The Federal Reserve also loosened lending guidelines for banks seeking short-term funding through the so-called discount window. It also set up a separate unlimited facility to offer one-year loans on looser terms than usual to ease troubled banks facing a surge in cash withdrawals. Both programs are paid for through industry fees, not by taxpayers.
The president insisted the actions taken over the weekend were necessary to prevent further economic collapse but did not use taxpayer funds.
“Our banking system is more resilient and stable today because of the actions we took,” Biden said. “On Monday morning, I told the American people and American businesses that they need to be confident that the deposits will be there if and when they need them.
Treasury Secretary Janet Yellen took questions from members of the Senate Banking Committee on Thursday about the moves made so far to contain the damage. He said not all depositors would be protected through the FDIC’s $250,000 per account insurance limit as it was for customers of the two failed banks.
Members of Congress are currently considering several legislative proposals intended to prevent the next Silicon Valley Bank-type failure.
One is increasing the FDIC insurance limit to $250,000, which some senior Democratic lawmakers called for after SVB’s collapse. After the 2008 financial crisis, Congress raised the FDIC limit from $100,000 to $250,000, and approved a plan where large banks contribute more to the insurance fund than smaller lenders.
Like the White House, Congress has limited power in what it can do to punish individual executives of failed banks, because the courts are where the law imposes punishment on those who do wrong.
A Bill has been introduced in the Senate, in response to the collapse of SVB, which seeks to claw back two forms of losses from top executives in failed banks: Bonuses and profits from the sale of Deposits.
On Tuesday, Sen.
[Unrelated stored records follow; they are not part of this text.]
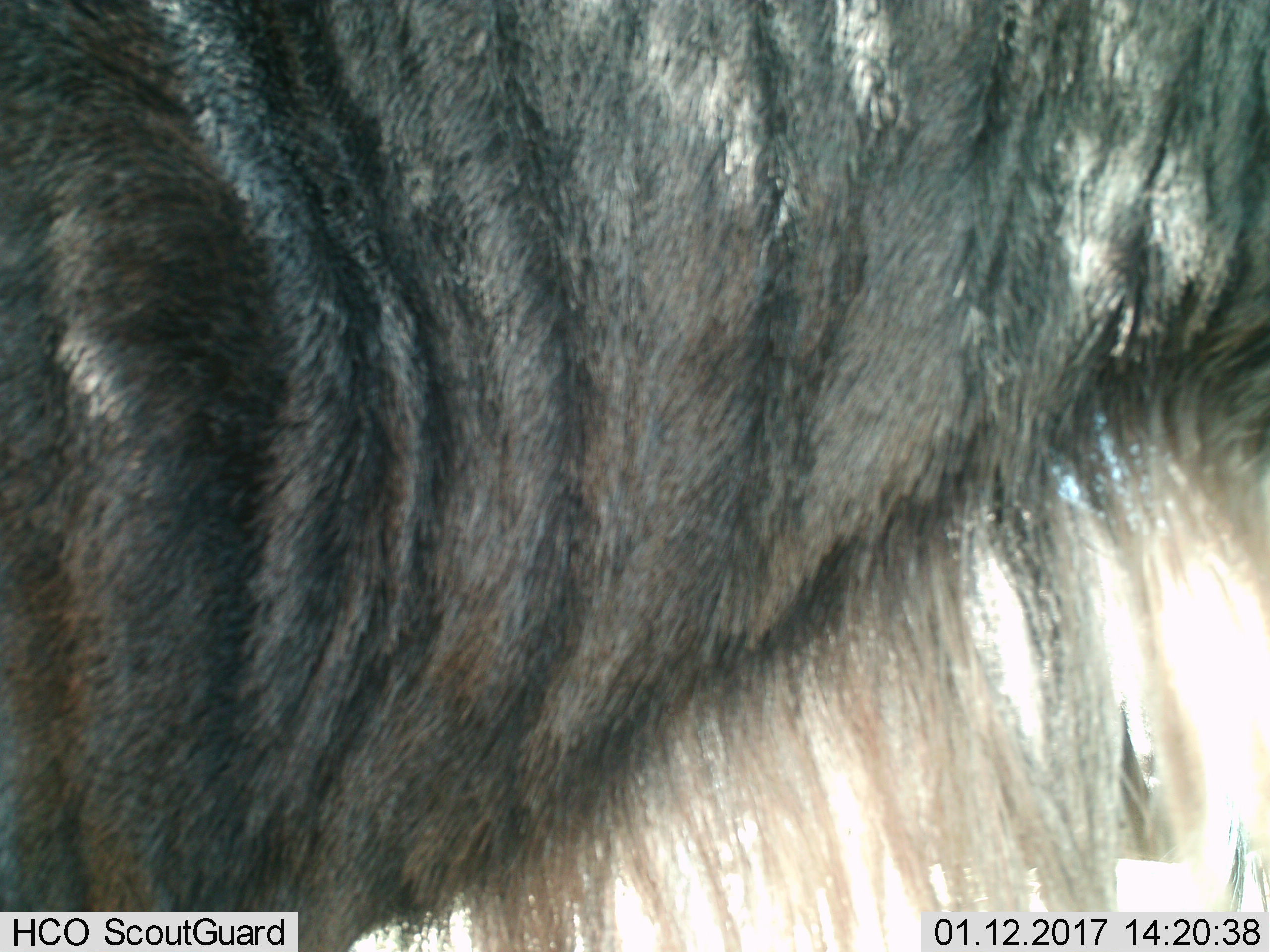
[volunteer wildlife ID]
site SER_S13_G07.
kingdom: Animalia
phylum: Chordata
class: Mammalia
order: Artiodactyla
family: Bovidae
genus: Connochaetes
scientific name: Connochaetes taurinus taurinus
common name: blue wildebeest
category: wildebeestblue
Wildebeestblue (blue wildebeest) (Connochaetes taurinus taurinus), count 1. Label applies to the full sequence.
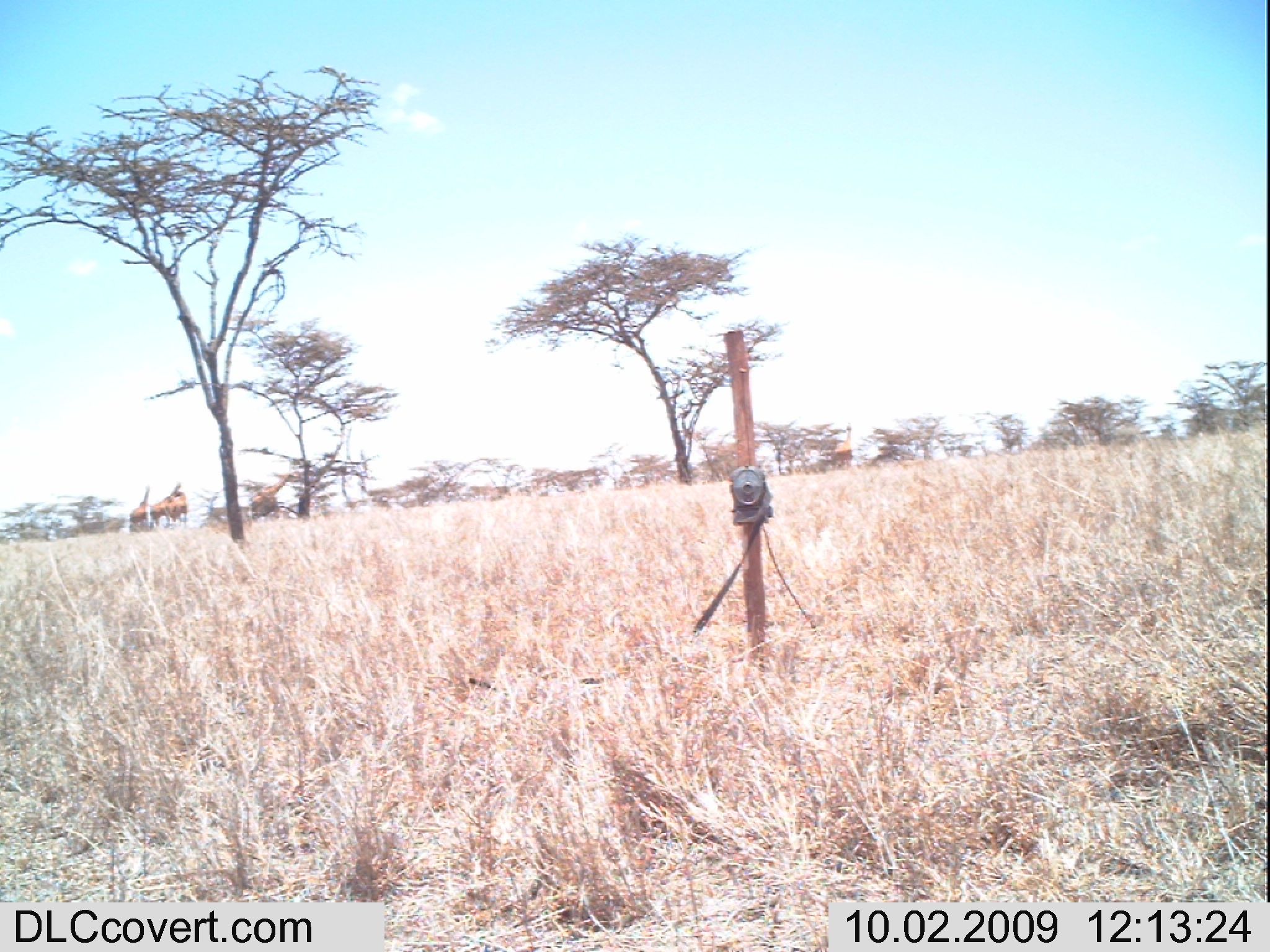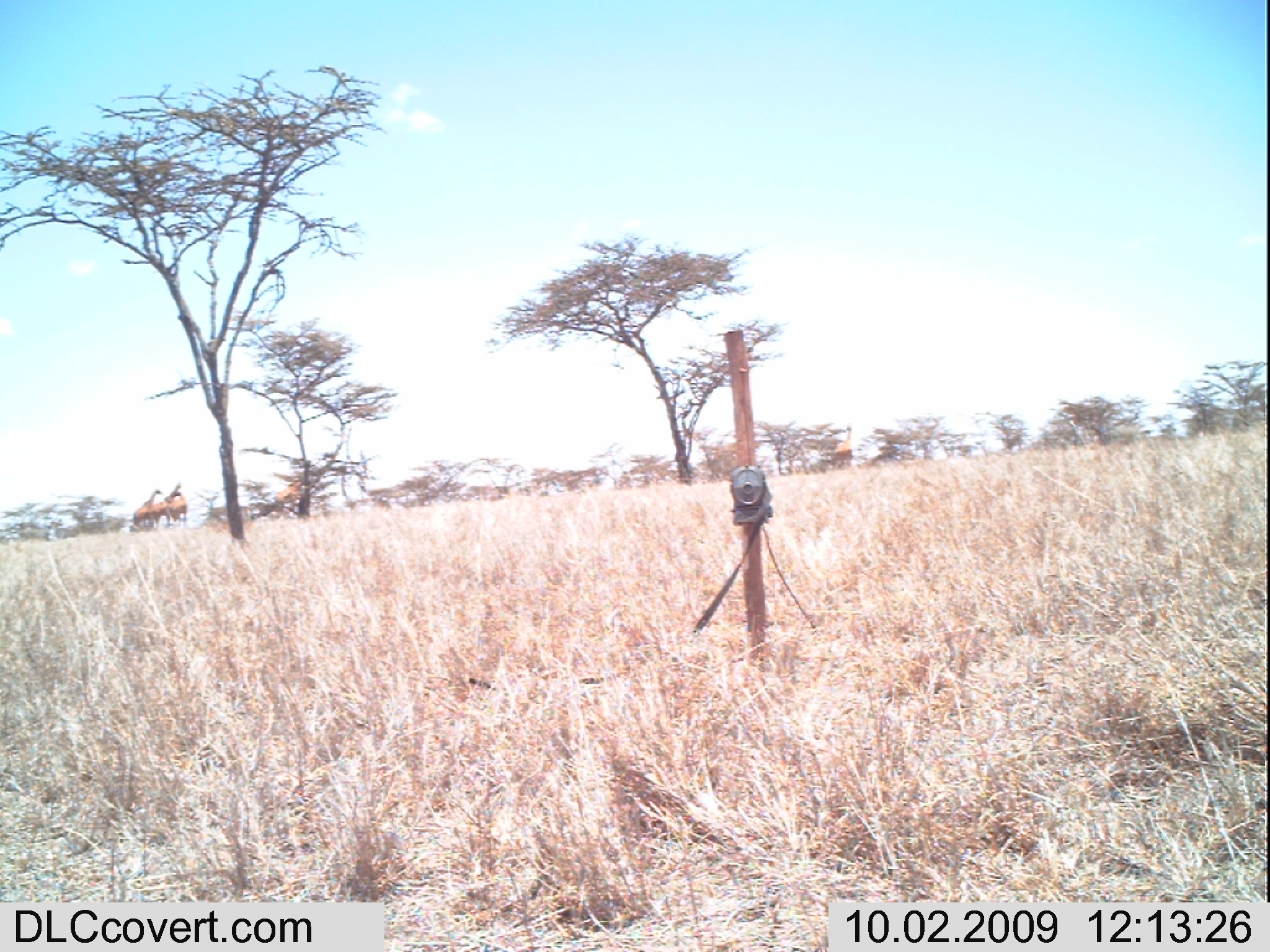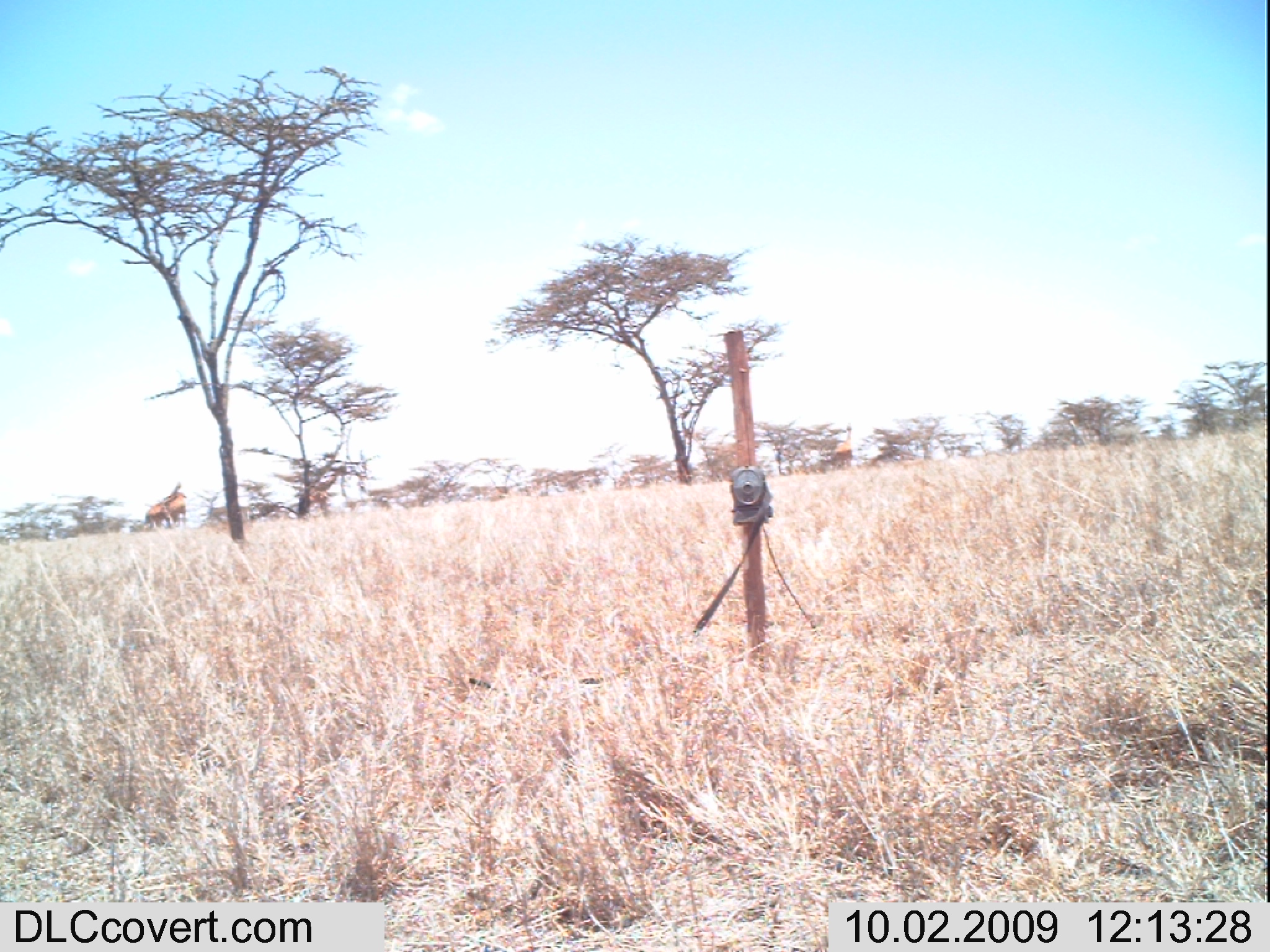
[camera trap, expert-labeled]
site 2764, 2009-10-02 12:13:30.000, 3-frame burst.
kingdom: Animalia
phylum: Chordata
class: Mammalia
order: Artiodactyla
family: Giraffidae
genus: Giraffa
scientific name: Giraffa camelopardalis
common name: giraffe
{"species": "Giraffa camelopardalis (giraffe)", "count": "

Richard Blumenthal, D-Conn. introduced the Bill, S. 800, which will amend the rules of the IRS to impose a higher tax rate on bonuses and profits from selling stock options to executives in banks that have been taken from the FDIC.
As of Friday morning, the bill picked up one influential sponsor: Sen. Kyrsten Sinema, I-Ariz. As a swing vote in the Democratic caucus, Sinema’s support appears crucial to getting the bill through the Senate if Republicans oppose it.